愛染堂・大会堂・三昧堂・西行桜(壇場伽藍)


根本大塔の東側、少し低くなった所に3つのお堂が並んでいます。後醍醐天皇が建てた愛染堂、そして西行にゆかりの大会堂と三昧堂です。大会堂と三昧堂の間には、「西行桜」と呼ばれる桜の木もあります。

大会堂(壇場伽藍)の地図- 高野山名所図会


>

愛染堂

一番手前(西側)が愛染堂(あいぜんどう)で、本尊は恋愛を司る仏、愛染明王です。

愛染堂(壇場伽藍、壇上伽藍)の写真- 高野山名所図会



この愛染明王は、鎌倉幕府を倒して建武の新政を始めた後醍醐天皇(1288-1339年)の等身大と言われています。

後醍醐天皇は新政を始めたばかりの建武元年(1334年)に、天下泰平と朝廷の繁栄を願ってここに愛染堂を建立させました。

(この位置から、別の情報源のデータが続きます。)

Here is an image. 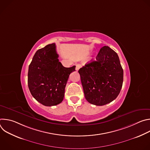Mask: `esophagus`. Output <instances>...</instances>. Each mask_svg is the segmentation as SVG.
I'll list each match as a JSON object with an SVG mask.
<instances>
[{
	"mask_svg": "<svg viewBox=\"0 0 150 150\" xmlns=\"http://www.w3.org/2000/svg\"><path fill=\"white\" fill-rule=\"evenodd\" d=\"M81 68V65H80V64H77V65H76V71H78Z\"/></svg>",
	"mask_w": 150,
	"mask_h": 150,
	"instance_id": "34e87169",
	"label": "esophagus"
}]
</instances>
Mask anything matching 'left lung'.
Instances as JSON below:
<instances>
[{"instance_id": "left-lung-1", "label": "left lung", "mask_w": 150, "mask_h": 150, "mask_svg": "<svg viewBox=\"0 0 150 150\" xmlns=\"http://www.w3.org/2000/svg\"><path fill=\"white\" fill-rule=\"evenodd\" d=\"M85 97L91 104L103 105L118 96L123 71L117 54L109 46L103 47L96 60L85 64L78 71Z\"/></svg>"}]
</instances>
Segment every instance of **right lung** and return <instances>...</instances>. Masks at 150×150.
Masks as SVG:
<instances>
[{"label":"right lung","mask_w":150,"mask_h":150,"mask_svg":"<svg viewBox=\"0 0 150 150\" xmlns=\"http://www.w3.org/2000/svg\"><path fill=\"white\" fill-rule=\"evenodd\" d=\"M54 43L38 50L29 65L28 85L33 97L46 106L56 105L64 98L65 87L75 66L64 67Z\"/></svg>","instance_id":"1"}]
</instances>
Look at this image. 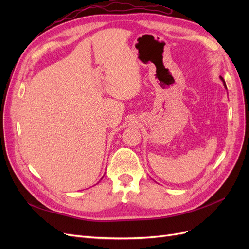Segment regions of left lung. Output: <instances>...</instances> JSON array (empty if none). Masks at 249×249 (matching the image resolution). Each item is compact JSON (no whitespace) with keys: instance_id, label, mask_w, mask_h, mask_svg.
I'll list each match as a JSON object with an SVG mask.
<instances>
[{"instance_id":"8db88e82","label":"left lung","mask_w":249,"mask_h":249,"mask_svg":"<svg viewBox=\"0 0 249 249\" xmlns=\"http://www.w3.org/2000/svg\"><path fill=\"white\" fill-rule=\"evenodd\" d=\"M220 80L223 82V85H224V87H225V89L228 90V88H227V84H225V82H224V80H223V78L222 77H220Z\"/></svg>"}]
</instances>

しかしその願いはかなわず、わずか2年後、南北朝時代という朝廷にとって最悪の乱世が始まってしまいます。

現在の建物は、江戸時代末期の嘉永元年(1848年)に再建されたものです。

大会堂

愛染堂の隣にあるやや大きなお堂は、阿弥陀如来を本尊とする大会堂(だいえどう)です。

大会堂(壇場伽藍、壇上伽藍)の写真- 高野山名所図会



大会堂の前身は1175年(安元元年)、鳥羽法王の第7皇女である頌子内親王(五辻斎院)が願主となり、鳥羽法王の菩提を弔うために創建した「蓮華乗院」です。

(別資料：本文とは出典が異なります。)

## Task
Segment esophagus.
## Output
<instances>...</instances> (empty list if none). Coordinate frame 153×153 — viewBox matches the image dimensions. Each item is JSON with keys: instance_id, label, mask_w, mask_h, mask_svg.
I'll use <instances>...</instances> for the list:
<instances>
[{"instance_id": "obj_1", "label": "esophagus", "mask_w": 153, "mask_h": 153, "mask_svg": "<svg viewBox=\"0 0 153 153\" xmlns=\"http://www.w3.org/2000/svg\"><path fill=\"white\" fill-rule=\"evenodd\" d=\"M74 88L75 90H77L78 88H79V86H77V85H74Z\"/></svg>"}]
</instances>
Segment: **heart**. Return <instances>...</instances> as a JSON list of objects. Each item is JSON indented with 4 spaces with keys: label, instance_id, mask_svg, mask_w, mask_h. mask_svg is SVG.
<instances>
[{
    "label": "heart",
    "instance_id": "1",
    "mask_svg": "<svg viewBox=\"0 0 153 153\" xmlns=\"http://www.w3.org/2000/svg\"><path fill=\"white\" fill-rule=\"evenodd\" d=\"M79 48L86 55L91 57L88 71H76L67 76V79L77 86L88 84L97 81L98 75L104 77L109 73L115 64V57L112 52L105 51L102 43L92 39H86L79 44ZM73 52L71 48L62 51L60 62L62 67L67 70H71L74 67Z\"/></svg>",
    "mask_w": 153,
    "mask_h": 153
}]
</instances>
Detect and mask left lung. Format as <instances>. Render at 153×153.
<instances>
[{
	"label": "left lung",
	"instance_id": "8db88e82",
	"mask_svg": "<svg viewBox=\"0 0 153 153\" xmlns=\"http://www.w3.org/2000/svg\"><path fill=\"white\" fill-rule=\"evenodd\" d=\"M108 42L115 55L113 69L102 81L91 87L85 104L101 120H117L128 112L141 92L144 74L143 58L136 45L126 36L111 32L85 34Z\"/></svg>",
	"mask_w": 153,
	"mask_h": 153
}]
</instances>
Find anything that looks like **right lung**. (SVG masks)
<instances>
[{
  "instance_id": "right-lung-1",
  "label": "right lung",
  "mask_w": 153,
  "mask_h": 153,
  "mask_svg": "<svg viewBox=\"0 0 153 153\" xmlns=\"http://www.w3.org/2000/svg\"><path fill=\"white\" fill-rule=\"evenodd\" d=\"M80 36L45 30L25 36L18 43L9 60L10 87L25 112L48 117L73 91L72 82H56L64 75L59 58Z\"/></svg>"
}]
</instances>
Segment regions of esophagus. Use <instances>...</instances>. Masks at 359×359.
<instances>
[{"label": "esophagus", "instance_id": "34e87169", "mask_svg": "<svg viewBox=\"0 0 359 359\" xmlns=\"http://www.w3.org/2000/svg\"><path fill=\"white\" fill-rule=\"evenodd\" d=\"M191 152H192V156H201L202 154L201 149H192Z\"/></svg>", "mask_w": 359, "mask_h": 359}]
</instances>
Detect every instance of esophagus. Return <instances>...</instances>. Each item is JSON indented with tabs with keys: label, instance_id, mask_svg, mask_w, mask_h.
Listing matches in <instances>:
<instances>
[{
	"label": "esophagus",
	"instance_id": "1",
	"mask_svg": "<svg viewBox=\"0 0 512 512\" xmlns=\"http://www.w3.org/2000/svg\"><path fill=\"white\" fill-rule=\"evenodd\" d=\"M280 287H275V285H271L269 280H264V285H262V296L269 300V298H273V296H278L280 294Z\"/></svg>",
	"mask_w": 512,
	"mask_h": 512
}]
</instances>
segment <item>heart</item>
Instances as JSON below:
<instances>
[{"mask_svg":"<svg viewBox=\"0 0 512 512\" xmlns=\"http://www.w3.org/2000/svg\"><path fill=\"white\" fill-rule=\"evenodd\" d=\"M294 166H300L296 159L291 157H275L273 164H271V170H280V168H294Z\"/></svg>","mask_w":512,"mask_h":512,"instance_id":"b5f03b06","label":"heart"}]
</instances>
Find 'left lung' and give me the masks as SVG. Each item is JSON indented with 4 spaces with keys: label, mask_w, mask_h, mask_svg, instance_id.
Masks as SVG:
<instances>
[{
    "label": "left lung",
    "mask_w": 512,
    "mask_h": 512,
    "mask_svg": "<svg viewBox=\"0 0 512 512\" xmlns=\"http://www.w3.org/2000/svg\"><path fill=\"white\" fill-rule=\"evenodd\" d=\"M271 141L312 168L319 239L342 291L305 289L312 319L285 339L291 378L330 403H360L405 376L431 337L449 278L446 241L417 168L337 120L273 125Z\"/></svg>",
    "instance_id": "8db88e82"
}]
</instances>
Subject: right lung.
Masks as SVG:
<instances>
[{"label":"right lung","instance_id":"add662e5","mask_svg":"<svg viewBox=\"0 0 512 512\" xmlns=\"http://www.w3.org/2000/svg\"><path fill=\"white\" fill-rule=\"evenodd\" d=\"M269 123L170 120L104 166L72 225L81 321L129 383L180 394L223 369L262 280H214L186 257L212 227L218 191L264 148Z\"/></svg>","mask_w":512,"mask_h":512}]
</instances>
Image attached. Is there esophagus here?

蓮華乗院の造営にあたっては、歌人の西行が奉行となり、勧進を勤めました。西行は出家前、頌子内親王の祖父・徳大寺実能の家人であり、鳥羽法皇の北面の武士でもありました。

もとは東別所(刈萱堂の辺り)に建てられましたが、1177年(治承元年)にこの場所に移築されました。その後、高野山から分派して対立していた根来寺(新義真言宗・大伝法院方)と和解するための談義の場としても使われました。

大会堂(壇場伽藍、壇上伽藍)の写真- 高野山名所図会



現在の建物は江戸時代末期・嘉永元年(1848年)の再建で、法会の際の集会所となっています。

三昧堂

大会堂の東には、三昧堂(さんまいどう)という小さなお堂が建っています。

高野四郎(壇場伽藍、壇上伽藍)の写真- 高野山名所図会



もとは平安時代中期の延長7年(929年)、高野山の座主・済高(さいこう)が、「理趣三昧」という儀式のために建てたお堂です。

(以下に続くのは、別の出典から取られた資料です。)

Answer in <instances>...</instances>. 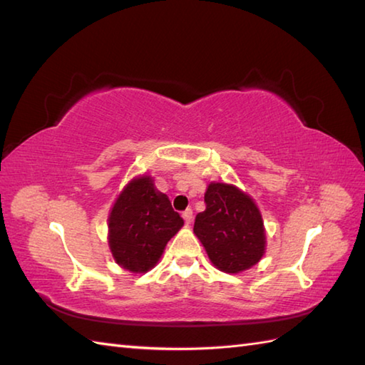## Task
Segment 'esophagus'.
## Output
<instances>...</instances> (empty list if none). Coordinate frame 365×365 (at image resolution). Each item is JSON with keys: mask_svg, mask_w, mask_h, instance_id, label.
Here are the masks:
<instances>
[{"mask_svg": "<svg viewBox=\"0 0 365 365\" xmlns=\"http://www.w3.org/2000/svg\"><path fill=\"white\" fill-rule=\"evenodd\" d=\"M182 218L185 220V222H187V224L191 222V220H192V210H191V208H187V210L182 213Z\"/></svg>", "mask_w": 365, "mask_h": 365, "instance_id": "obj_1", "label": "esophagus"}]
</instances>
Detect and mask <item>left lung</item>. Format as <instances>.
<instances>
[{"mask_svg":"<svg viewBox=\"0 0 365 365\" xmlns=\"http://www.w3.org/2000/svg\"><path fill=\"white\" fill-rule=\"evenodd\" d=\"M204 200L195 234L213 265L234 274L255 265L265 252V229L254 200L227 183L208 185Z\"/></svg>","mask_w":365,"mask_h":365,"instance_id":"left-lung-1","label":"left lung"}]
</instances>
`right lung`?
<instances>
[{
	"label": "right lung",
	"mask_w": 365,
	"mask_h": 365,
	"mask_svg": "<svg viewBox=\"0 0 365 365\" xmlns=\"http://www.w3.org/2000/svg\"><path fill=\"white\" fill-rule=\"evenodd\" d=\"M183 220L166 195L155 190L152 177L133 178L115 199L108 218V243L115 263L133 273L157 265L168 242Z\"/></svg>",
	"instance_id": "right-lung-1"
}]
</instances>
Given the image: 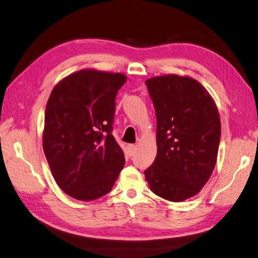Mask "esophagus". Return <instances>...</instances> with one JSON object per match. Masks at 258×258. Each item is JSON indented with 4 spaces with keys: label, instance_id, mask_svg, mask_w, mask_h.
<instances>
[{
    "label": "esophagus",
    "instance_id": "1",
    "mask_svg": "<svg viewBox=\"0 0 258 258\" xmlns=\"http://www.w3.org/2000/svg\"><path fill=\"white\" fill-rule=\"evenodd\" d=\"M127 151H128L127 153H128L130 156H133V155L136 152V146L134 145V144H128V145H127Z\"/></svg>",
    "mask_w": 258,
    "mask_h": 258
}]
</instances>
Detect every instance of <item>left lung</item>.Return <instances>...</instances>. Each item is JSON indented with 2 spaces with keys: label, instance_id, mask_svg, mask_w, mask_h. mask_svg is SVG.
Returning a JSON list of instances; mask_svg holds the SVG:
<instances>
[{
  "label": "left lung",
  "instance_id": "1",
  "mask_svg": "<svg viewBox=\"0 0 258 258\" xmlns=\"http://www.w3.org/2000/svg\"><path fill=\"white\" fill-rule=\"evenodd\" d=\"M145 85L156 111L157 155L144 173L155 195L181 202L200 192L217 164L218 107L194 78L165 75Z\"/></svg>",
  "mask_w": 258,
  "mask_h": 258
}]
</instances>
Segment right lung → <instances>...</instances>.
<instances>
[{
    "label": "right lung",
    "instance_id": "obj_1",
    "mask_svg": "<svg viewBox=\"0 0 258 258\" xmlns=\"http://www.w3.org/2000/svg\"><path fill=\"white\" fill-rule=\"evenodd\" d=\"M123 74L82 69L52 89L45 111L43 148L64 194L81 201L109 194L125 157L112 135Z\"/></svg>",
    "mask_w": 258,
    "mask_h": 258
}]
</instances>
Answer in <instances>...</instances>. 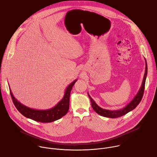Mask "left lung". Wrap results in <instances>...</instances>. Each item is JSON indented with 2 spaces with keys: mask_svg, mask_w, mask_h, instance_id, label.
Instances as JSON below:
<instances>
[{
  "mask_svg": "<svg viewBox=\"0 0 157 157\" xmlns=\"http://www.w3.org/2000/svg\"><path fill=\"white\" fill-rule=\"evenodd\" d=\"M147 75V61L145 60V72L144 74V79H143V81H142L141 87L139 89V91H138L137 94L136 95V96L134 97V98L132 100V101H130V102L129 104H128L125 107L119 110H109L102 109V108L100 107L98 105H97V104L92 99V98L90 96V95L87 93L88 96L91 100V105H92L93 109H94V110L97 114L101 115V116L109 117V118H117V117H121V116H124L125 114H127L128 113H129L130 111L135 109L139 105V104L140 102V101L142 99V97H143L144 92Z\"/></svg>",
  "mask_w": 157,
  "mask_h": 157,
  "instance_id": "8db88e82",
  "label": "left lung"
}]
</instances>
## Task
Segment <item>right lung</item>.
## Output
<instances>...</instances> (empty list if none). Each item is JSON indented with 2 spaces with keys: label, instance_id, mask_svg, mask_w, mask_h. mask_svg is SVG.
I'll list each match as a JSON object with an SVG mask.
<instances>
[{
  "label": "right lung",
  "instance_id": "add662e5",
  "mask_svg": "<svg viewBox=\"0 0 157 157\" xmlns=\"http://www.w3.org/2000/svg\"><path fill=\"white\" fill-rule=\"evenodd\" d=\"M77 79L71 82L66 89L63 99L53 107L45 110H37L28 107L15 98L10 89V95L17 109L25 117L40 122H52L65 116L69 110L71 91Z\"/></svg>",
  "mask_w": 157,
  "mask_h": 157
}]
</instances>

当初は総持院にありましたが、平安時代末期にこの場所に移築されました。この移築にも、隣の蓮華乗院(大会堂)の奉行だった西行が関わったと伝えられています。 現在の建物は、江戸時代後期、文化13年(1816年)の再建です。

西行桜

大会堂と三昧堂の間にある桜は「西行桜」と呼ばれています。

高野四郎(壇場伽藍、壇上伽藍)の写真- 高野山名所図会



鳥羽法皇の北面の武士だった西行は出家後、高野山に深く関わるようになりました。

ここには、西行が三昧堂の移築・修造をした際の記念に桜を植えたと伝わっています。その桜は三昧堂が再建された文化年間(江戸時代後期)に枯れてしまいましたが、後継の桜として植えられています。